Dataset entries
==============================
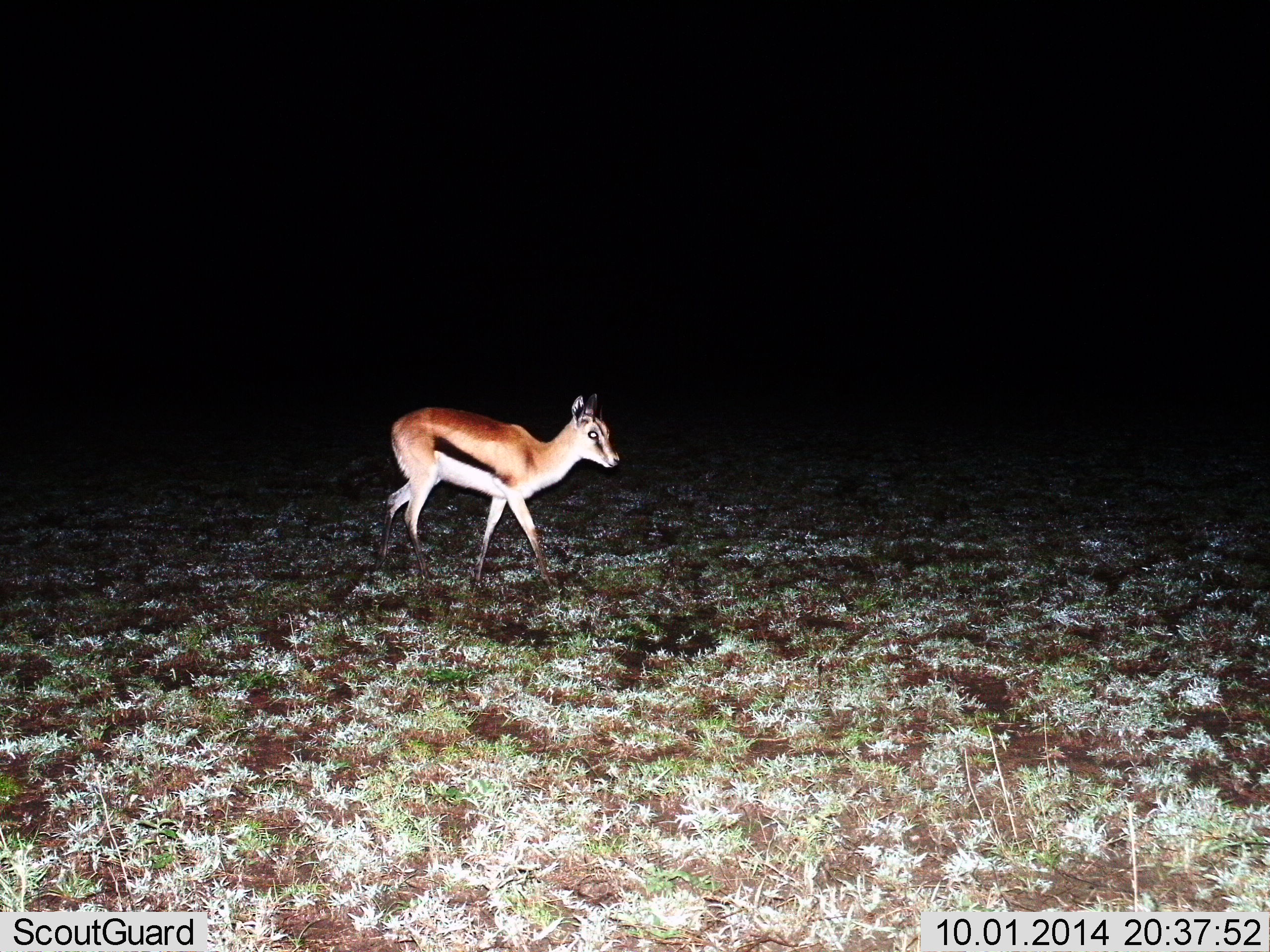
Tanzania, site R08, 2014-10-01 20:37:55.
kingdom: Animalia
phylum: Chordata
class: Mammalia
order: Artiodactyla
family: Bovidae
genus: Eudorcas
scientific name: Eudorcas thomsonii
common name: thomson's gazelle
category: gazellethomsons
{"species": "gazellethomsons (thomson's gazelle) (Eudorcas thomsonii)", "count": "1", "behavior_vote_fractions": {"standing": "10%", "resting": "0%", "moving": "90%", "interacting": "0%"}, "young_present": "20%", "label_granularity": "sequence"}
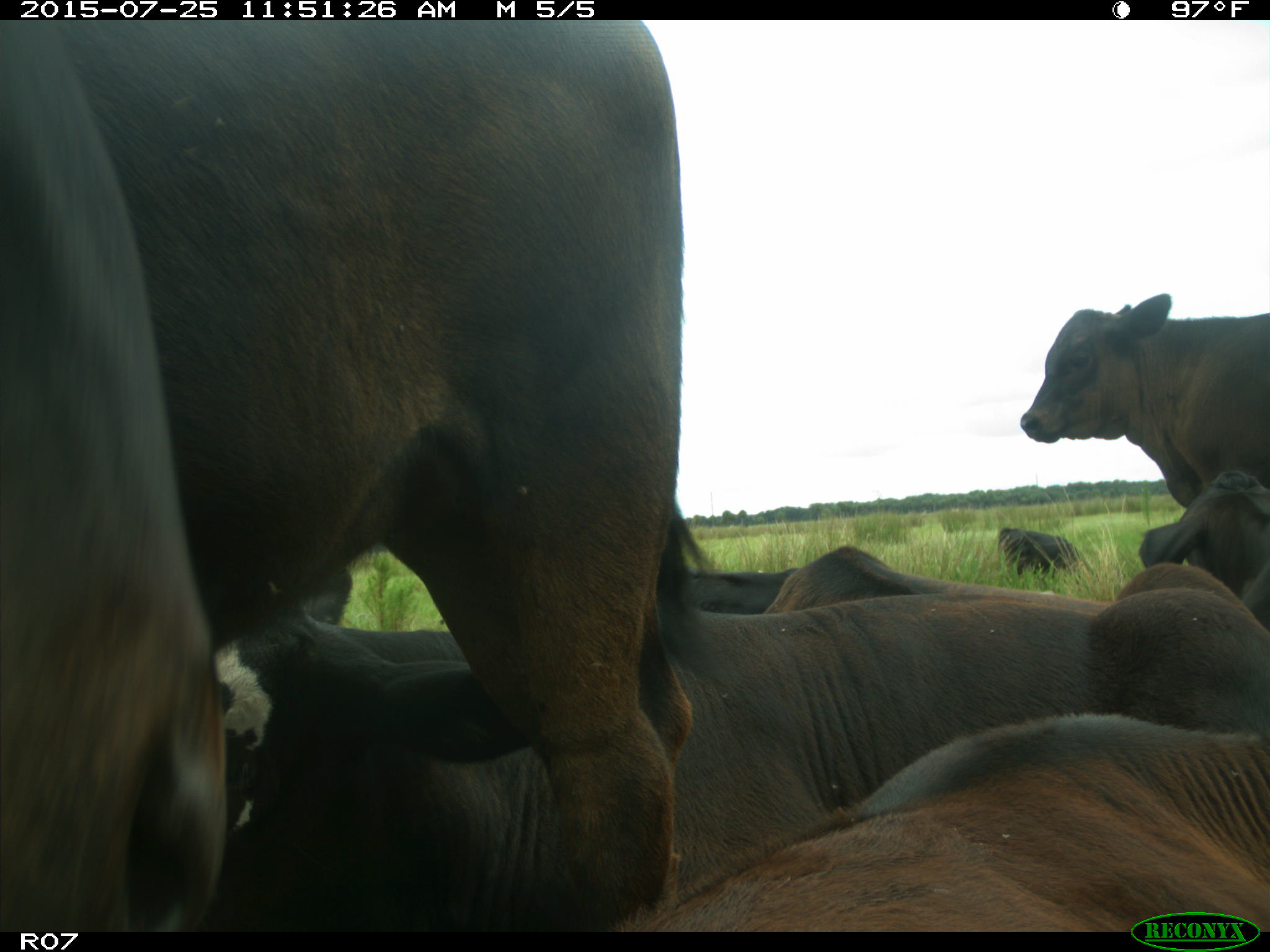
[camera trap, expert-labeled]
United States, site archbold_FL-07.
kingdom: Animalia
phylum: Chordata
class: Mammalia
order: Artiodactyla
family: Bovidae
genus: Bos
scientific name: Bos taurus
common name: domestic cow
==============================
## WORK TO COMPLETE
Each line above that has the word "gazellethomsons" must be copied.

## EXERCISE RESULT
category: gazellethomsons
{"species": "gazellethomsons (thomson's gazelle) (Eudorcas thomsonii)", "count": "1", "behavior_vote_fractions": {"standing": "10%", "resting": "0%", "moving": "90%", "interacting": "0%"}, "young_present": "20%", "label_granularity": "sequence"}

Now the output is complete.